• [TAREFAS PROPOSTAS]
1. Segundo o texto sobre sexualidade após a mastectomia, a que se deve, provavelmente, a alteração negativa da excitação em mulheres mastectomizadas?
2. Reproduza o trecho do texto sobre sexualidade após a mastectomia entre "A excitação também" e "2014; Cornell et al., 2017; Cortés-Flores et al., 2017).", inclusive.

• [TEXTO APRESENTADO]

A excitação também pode ser vista como um relevante fator inerente a sexualidade e que apresentou alterações negativas em mulheres mastectomizadas, provavelmente devido à diminuição da sensibilidade na área do seio (Aerts et al., 2014; Cornell et al., 2017; Cortés-Flores et al., 2017; Unukovych et al., 2014). Além de forte apelo estético, a mama está atrelada a sensação de prazer e de estimulação sexual, o que pode justificar estes achados (Aerts et al., 2014; Cornell et al., 2017; Cortés-Flores et al., 2017).
Mulheres submetidas à mastectomia também sofreram impacto na lubrificação vaginal, muito provavelmente pela diminuição da excitação, tornando o ato menos prazeroso do que costumava ser (Cornell et al., 2017; Cortés-Flores et al., 2017). Uma consequência da redução da lubrificação é a sensação de dor durante o ato, o que pode justificar os achados de Cortés-Flores et al. (2017) e Aerts et al. (2014), onde a realização da MR foi relacionada a maior prevalência desta complicação.

Itens armazenados

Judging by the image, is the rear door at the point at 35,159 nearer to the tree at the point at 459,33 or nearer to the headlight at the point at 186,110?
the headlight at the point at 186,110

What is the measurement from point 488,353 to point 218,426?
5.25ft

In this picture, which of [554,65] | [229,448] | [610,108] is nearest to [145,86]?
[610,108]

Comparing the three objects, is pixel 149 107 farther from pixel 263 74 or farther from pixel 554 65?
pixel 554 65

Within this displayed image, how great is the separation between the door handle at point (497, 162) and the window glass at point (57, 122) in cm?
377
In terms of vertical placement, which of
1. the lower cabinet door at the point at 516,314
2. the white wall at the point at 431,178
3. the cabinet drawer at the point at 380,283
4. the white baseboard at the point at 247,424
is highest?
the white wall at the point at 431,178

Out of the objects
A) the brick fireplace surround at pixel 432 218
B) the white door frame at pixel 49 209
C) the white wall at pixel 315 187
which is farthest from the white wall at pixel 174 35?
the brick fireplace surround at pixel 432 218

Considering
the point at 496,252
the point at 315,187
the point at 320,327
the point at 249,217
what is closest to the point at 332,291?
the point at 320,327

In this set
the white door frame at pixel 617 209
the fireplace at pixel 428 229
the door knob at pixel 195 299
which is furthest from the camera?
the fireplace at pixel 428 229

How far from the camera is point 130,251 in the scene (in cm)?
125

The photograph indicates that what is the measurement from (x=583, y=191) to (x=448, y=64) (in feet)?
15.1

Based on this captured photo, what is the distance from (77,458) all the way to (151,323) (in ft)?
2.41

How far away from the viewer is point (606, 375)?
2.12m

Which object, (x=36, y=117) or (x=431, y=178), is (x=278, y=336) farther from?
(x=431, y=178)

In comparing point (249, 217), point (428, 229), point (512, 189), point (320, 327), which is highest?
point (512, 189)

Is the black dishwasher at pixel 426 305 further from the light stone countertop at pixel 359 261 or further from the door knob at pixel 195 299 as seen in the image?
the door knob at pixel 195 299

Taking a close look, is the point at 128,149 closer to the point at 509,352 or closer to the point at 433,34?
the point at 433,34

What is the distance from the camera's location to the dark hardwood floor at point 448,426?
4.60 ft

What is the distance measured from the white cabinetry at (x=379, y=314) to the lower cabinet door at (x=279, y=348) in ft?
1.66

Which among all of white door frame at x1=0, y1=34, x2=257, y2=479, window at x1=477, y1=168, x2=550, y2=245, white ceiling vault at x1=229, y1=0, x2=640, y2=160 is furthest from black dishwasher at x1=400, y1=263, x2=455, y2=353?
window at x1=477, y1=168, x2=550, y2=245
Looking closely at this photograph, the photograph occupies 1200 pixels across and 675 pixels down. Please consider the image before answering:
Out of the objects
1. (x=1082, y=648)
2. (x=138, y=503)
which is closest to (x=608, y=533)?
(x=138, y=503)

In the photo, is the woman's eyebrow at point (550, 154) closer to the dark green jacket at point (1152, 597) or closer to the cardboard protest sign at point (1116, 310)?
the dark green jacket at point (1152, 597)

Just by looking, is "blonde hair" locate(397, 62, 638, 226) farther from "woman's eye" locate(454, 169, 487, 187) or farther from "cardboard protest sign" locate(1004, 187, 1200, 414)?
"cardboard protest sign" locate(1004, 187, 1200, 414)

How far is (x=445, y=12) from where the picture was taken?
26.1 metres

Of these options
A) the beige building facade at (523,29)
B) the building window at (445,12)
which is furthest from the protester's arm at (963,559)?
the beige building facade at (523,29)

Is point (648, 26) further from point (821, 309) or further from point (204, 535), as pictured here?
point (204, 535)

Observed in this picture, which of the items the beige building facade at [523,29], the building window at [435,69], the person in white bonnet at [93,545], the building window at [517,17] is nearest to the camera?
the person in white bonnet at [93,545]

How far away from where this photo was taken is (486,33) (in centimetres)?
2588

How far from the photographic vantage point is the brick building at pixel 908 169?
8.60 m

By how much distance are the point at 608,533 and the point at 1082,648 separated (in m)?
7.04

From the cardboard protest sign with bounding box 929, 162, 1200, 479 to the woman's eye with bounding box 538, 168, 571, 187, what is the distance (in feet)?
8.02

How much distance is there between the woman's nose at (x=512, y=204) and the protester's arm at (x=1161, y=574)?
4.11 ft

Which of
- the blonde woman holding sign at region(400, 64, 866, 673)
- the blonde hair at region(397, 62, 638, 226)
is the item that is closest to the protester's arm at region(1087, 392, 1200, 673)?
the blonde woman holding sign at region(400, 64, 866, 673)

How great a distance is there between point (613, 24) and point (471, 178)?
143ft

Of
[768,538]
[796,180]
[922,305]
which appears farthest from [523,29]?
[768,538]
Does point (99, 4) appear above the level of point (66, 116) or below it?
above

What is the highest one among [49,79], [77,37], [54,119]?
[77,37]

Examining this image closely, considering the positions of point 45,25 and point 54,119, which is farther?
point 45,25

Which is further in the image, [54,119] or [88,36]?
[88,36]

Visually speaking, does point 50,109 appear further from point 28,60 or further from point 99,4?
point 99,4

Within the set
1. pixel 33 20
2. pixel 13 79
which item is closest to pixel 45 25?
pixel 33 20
* * *
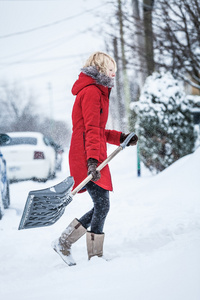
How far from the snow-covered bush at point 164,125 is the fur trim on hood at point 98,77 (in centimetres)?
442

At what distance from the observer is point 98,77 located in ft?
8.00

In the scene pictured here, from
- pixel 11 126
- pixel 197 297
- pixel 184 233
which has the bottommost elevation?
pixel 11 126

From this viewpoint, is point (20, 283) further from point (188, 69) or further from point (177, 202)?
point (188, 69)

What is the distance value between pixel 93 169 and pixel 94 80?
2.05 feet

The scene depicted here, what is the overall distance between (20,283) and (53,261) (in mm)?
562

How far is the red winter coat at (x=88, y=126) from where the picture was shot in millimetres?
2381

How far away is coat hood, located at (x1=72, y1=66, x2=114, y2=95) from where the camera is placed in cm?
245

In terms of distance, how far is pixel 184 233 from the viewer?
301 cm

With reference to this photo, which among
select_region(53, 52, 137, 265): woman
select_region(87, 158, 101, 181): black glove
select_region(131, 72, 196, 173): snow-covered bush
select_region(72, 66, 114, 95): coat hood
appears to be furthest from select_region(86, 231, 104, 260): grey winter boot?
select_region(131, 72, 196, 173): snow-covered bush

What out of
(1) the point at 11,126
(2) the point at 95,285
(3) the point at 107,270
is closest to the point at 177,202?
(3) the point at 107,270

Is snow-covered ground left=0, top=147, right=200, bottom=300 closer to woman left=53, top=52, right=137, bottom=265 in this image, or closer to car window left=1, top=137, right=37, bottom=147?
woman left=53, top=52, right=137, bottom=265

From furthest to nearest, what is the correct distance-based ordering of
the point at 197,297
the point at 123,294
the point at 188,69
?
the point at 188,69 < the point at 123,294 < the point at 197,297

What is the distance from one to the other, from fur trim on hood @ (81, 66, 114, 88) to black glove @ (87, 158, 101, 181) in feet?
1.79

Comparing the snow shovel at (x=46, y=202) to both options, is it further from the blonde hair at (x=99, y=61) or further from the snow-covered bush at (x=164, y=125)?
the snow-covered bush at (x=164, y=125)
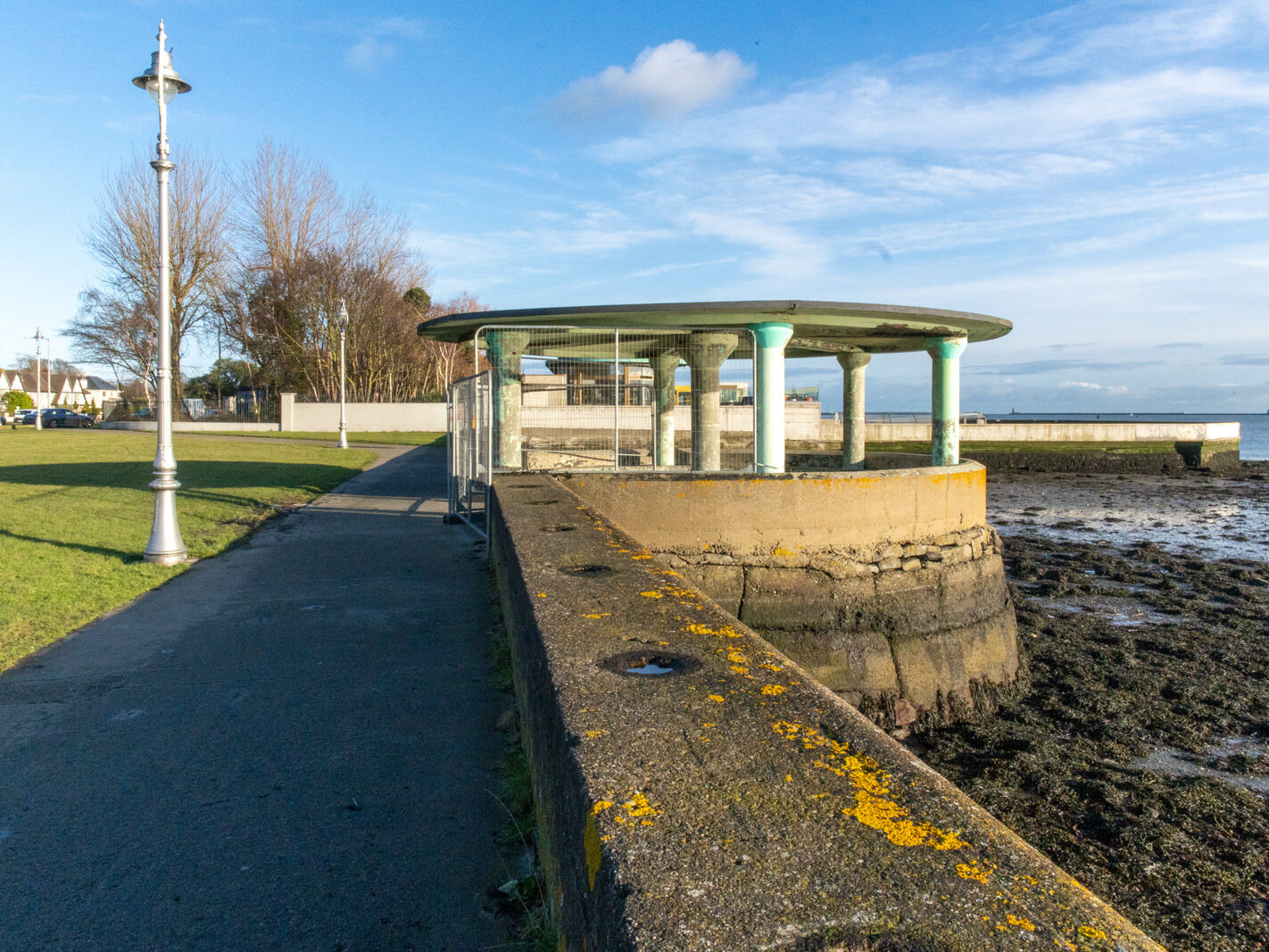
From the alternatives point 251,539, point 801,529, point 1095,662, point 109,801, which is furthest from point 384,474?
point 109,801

• [RESPOSTAS EM ORDEM]
1. À diminuição da sensibilidade na área do seio.

2.
A excitação também pode ser vista como um relevante fator inerente a sexualidade e que apresentou alterações negativas em mulheres mastectomizadas, provavelmente devido à diminuição da sensibilidade na área do seio (Aerts et al., 2014; Cornell et al., 2017; Cortés-Flores et al., 2017; Unukovych et al., 2014). Além de forte apelo estético, a mama está atrelada a sensação de prazer e de estimulação sexual, o que pode justificar estes achados (Aerts et al., 2014; Cornell et al., 2017; Cortés-Flores et al., 2017).